Despite two earlier losses, the DOJ recently won its first no-poach criminal prosecution in the health care industry. In United States v. Hee, a health care staffing company pled guilty in October 2022 to violating the Sherman Act by conspiring to refrain from recruiting and hiring competitors’ nurses and to suppress the nurses’ wages. (Bloomberg Law has details here.) This win will likely encourage the DOJ to pursue similar prosecutions. Heightened scrutiny of noncompetes continues as well, as states also have passed laws severely limiting the employers’ ability to impose post-employment restrictions on competition.
In addition to the labor market focus, the FTC will continue to robustly challenge horizontal and vertical mergers. In 2022, the FTC fought four horizontal mergers, each of which the parties later abandoned. Despite a vertical merger challenge setback, the agencies continue to scrutinize vertical integrations. Their state counterparts also have turned to smaller transactions, such as physician mergers, because they typically do not have minimum size thresholds.
Finally, the agencies have begun to rethink prior mergers.

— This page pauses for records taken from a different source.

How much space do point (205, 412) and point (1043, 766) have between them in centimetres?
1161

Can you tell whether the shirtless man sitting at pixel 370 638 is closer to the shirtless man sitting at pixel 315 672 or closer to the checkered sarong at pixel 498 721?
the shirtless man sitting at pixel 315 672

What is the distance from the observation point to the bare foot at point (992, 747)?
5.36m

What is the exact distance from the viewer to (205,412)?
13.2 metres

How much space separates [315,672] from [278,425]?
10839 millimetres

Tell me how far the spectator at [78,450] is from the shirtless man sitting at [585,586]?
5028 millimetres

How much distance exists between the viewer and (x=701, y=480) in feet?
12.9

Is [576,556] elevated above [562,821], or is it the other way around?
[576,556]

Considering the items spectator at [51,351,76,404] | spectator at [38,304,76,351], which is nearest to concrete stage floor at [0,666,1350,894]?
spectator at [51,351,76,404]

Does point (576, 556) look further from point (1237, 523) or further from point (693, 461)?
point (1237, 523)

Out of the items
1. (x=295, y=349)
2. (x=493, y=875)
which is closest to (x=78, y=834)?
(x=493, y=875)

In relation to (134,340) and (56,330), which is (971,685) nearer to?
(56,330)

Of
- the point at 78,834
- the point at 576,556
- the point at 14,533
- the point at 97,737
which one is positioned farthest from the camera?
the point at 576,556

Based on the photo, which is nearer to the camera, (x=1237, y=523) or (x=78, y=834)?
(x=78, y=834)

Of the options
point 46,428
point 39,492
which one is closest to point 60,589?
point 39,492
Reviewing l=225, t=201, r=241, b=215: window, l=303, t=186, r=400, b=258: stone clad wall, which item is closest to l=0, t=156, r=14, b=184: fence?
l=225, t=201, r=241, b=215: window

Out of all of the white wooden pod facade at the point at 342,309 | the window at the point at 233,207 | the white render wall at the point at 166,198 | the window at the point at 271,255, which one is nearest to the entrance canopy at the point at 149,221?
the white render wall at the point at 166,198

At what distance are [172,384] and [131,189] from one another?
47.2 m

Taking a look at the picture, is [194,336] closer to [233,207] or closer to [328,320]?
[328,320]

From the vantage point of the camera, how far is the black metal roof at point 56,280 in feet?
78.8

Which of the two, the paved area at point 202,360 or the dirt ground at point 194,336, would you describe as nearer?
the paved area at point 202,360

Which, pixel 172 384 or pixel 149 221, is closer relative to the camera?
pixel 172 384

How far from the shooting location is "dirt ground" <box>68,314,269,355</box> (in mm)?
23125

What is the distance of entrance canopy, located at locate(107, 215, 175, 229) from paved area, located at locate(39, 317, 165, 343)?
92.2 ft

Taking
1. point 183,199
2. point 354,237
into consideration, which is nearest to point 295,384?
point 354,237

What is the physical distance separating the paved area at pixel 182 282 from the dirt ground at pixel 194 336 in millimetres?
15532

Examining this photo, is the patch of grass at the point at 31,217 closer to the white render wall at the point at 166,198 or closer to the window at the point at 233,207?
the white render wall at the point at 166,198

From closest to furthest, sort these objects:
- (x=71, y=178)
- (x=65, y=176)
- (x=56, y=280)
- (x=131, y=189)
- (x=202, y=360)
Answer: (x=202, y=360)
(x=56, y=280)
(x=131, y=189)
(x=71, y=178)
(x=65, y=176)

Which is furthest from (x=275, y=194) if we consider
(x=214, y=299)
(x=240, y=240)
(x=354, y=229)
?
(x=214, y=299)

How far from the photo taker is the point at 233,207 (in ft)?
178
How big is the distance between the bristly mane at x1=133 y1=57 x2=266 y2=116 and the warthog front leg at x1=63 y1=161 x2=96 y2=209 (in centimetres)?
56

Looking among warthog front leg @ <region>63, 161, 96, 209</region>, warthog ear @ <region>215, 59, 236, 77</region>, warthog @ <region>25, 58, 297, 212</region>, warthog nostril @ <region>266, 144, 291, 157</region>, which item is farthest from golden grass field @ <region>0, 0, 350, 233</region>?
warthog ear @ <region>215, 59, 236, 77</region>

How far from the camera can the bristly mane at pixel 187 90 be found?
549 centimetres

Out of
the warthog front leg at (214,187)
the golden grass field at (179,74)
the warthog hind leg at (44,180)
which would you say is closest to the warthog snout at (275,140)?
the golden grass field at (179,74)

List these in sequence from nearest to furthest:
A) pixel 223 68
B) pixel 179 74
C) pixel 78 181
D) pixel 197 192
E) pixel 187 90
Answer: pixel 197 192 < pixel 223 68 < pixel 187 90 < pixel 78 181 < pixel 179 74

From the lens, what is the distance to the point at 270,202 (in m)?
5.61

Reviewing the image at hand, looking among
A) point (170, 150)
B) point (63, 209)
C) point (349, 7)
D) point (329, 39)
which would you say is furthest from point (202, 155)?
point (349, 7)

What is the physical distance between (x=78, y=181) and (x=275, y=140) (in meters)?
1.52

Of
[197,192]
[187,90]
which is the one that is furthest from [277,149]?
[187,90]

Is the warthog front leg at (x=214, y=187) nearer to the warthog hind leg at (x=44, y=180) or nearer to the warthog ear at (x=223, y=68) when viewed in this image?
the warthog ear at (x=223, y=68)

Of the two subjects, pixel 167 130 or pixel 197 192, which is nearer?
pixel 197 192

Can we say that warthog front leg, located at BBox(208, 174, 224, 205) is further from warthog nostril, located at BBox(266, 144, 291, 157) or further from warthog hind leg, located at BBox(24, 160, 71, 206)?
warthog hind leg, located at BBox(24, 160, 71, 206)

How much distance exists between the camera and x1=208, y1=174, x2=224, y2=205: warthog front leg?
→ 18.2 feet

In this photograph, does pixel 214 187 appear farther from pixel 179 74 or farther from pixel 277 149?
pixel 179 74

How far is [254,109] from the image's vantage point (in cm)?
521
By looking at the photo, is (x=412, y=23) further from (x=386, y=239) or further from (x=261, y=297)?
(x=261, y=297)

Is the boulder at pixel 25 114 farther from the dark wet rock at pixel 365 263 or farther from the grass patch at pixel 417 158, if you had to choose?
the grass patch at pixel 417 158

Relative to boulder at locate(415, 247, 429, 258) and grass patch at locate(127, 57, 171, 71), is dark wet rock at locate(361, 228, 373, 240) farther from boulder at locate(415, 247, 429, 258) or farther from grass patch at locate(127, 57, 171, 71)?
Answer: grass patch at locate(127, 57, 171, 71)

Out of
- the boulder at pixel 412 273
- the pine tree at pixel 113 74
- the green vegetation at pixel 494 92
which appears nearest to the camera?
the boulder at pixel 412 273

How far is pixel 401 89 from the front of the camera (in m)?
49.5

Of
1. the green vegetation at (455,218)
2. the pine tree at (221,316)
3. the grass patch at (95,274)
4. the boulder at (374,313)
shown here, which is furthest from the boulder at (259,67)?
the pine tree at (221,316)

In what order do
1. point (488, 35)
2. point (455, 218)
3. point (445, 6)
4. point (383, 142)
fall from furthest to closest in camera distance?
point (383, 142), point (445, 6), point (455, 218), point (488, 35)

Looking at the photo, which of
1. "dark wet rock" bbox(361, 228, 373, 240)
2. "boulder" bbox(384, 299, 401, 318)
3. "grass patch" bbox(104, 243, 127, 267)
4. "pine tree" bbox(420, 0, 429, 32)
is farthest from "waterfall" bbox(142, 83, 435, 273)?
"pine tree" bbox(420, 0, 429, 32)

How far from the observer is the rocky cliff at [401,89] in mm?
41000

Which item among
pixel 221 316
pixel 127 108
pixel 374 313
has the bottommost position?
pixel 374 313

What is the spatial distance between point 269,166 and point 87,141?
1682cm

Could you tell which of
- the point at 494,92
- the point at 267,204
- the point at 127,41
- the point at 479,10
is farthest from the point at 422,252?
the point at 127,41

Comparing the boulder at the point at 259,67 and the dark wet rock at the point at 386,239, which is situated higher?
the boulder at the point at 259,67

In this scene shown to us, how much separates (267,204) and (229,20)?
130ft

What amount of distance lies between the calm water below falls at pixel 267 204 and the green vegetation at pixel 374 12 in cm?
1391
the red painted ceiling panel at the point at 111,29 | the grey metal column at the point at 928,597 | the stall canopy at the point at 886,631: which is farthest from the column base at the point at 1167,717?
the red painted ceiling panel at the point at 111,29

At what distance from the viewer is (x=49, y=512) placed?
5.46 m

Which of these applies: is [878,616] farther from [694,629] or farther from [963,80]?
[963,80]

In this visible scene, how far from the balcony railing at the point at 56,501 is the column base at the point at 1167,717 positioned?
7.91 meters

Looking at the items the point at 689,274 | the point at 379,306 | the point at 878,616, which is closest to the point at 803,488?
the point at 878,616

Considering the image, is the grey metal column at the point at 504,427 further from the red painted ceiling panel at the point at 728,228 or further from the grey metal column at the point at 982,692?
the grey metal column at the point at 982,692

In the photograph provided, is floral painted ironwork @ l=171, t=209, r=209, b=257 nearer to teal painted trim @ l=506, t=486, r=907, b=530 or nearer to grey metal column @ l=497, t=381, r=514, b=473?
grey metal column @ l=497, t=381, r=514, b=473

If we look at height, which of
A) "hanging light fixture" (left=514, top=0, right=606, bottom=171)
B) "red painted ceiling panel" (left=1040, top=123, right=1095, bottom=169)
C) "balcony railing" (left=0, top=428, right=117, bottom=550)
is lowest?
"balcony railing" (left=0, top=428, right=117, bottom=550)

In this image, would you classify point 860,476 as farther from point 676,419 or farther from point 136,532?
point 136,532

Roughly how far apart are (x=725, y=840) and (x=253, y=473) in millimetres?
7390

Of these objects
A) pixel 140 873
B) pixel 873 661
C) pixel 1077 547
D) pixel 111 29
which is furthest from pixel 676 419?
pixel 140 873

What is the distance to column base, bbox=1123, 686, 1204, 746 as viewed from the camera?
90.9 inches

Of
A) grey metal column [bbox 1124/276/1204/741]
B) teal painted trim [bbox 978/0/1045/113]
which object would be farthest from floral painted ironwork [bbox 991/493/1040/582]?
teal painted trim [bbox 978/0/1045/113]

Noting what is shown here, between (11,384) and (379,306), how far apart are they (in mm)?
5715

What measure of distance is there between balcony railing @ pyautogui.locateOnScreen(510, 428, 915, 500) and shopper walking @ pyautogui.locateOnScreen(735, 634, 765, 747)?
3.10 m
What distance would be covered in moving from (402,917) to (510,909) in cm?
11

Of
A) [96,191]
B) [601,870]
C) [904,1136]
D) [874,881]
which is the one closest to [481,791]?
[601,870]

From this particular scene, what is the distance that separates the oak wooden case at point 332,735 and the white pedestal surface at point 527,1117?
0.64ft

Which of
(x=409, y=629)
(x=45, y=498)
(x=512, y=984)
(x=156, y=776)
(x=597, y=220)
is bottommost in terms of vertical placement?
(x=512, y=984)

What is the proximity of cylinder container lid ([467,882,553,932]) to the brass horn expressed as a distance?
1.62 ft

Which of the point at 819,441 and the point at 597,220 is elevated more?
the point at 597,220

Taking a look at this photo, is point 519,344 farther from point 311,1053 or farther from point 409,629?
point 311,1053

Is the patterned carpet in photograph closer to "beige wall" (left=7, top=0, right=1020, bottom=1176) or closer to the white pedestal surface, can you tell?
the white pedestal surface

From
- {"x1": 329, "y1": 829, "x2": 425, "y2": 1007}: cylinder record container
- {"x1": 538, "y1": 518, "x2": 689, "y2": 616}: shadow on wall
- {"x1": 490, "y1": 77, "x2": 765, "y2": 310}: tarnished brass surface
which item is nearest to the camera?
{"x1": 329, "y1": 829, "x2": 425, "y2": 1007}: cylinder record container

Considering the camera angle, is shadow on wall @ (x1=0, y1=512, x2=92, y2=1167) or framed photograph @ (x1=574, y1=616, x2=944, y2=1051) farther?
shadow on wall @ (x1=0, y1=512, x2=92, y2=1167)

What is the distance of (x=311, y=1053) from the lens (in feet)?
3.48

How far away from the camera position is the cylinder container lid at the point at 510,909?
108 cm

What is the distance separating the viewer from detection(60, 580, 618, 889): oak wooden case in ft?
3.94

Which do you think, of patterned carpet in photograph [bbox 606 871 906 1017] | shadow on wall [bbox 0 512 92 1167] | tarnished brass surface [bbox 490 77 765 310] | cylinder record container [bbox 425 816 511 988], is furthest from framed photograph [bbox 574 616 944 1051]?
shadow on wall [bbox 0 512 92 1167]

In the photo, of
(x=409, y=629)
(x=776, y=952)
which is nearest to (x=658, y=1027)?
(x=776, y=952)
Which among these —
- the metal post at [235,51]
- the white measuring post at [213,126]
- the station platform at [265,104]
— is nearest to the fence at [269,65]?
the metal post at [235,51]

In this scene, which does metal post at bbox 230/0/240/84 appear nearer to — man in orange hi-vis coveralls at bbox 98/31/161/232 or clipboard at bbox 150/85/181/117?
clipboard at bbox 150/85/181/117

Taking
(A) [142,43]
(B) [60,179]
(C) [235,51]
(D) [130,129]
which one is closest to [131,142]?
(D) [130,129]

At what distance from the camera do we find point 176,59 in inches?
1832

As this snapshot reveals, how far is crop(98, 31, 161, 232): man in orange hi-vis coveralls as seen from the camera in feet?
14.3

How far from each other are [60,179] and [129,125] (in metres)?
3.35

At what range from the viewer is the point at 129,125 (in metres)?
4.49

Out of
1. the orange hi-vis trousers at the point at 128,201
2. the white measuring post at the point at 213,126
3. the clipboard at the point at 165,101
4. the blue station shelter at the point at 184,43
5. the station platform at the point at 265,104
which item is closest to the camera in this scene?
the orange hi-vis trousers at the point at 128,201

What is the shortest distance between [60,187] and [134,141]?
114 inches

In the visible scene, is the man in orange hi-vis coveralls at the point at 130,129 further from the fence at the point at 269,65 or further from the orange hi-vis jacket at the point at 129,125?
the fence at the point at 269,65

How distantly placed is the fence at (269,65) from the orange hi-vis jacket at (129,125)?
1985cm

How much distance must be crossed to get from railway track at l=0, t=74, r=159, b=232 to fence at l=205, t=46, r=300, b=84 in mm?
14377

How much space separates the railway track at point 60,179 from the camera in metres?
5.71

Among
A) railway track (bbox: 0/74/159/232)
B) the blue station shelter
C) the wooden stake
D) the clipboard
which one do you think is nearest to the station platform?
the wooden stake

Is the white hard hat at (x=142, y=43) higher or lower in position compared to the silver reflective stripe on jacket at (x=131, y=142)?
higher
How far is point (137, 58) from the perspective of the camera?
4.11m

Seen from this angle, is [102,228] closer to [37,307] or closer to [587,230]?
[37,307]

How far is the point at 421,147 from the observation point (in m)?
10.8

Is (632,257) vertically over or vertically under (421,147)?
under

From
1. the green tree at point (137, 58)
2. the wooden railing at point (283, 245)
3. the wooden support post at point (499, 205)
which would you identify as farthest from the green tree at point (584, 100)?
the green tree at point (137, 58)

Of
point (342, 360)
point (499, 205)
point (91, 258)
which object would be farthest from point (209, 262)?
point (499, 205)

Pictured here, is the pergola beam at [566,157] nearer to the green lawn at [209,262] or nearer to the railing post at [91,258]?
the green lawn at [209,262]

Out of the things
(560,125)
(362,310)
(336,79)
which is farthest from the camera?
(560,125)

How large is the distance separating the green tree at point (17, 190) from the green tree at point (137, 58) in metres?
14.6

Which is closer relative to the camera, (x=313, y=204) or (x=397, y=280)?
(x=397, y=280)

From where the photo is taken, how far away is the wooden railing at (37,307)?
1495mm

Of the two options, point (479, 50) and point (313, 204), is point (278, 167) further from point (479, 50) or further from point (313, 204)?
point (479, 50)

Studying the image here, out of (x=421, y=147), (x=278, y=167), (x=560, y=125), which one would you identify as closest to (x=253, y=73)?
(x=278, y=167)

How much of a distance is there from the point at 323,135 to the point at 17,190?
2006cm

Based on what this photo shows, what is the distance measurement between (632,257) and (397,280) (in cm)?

For example, the FTC issued a policy paper warning about the anticompetitive effects of state Certificates of Public Advantage legislation, which would insulate economic activity from antitrust violations, and the pharmacy benefit management industry. These retrospective studies will likely impact the FTC’s 2023 enforcement agenda.
While not directly affecting arbitration, criminal and regulatory focus on antitrust enforcement will generate commercial dispute spinoffs. Similar dispute effects can be expected from the enforceability of noncompete agreements, consumer unfair competition attacks, and possibly provider challenges to payor monopoly pricing structures.
Surprises in the ‘No Surprises’ Act
The No Surprises Act banned surprise billing and limited patient out-of-pocket costs, effective January 2022. Now just over a year into its implementation, the biggest surprise turns out to be its sheer use.
Expected to settle patient medical bill disputes through baseball-style arbitration–the arbitrator picks the amount from the parties’ offers–providers have been using the process much more than the federal government originally expected.
Insurance industry surveys indicate that more than nine million health care claims went through the process so far. (The Blue Cross Blue Shield Association and health care organizations’ trade association AHIP conducted the survey based upon the first three quarters of the statute’s implementation.) Originally, the government anticipated about 17,000 disputes. The survey revealed that the number turned out to be 90,000.
The survey thus surprisingly showed, among other outcomes, that disputes initiated by providers and facilities far exceeded initial prediction, causing some to speculate whether providers and facilities can use the system to their financial benefit. In fact, providers have successfully used the batching process to send many claims to arbitration in a single dispute. Thus, the 90,000 disputes represent about 275,000 claims.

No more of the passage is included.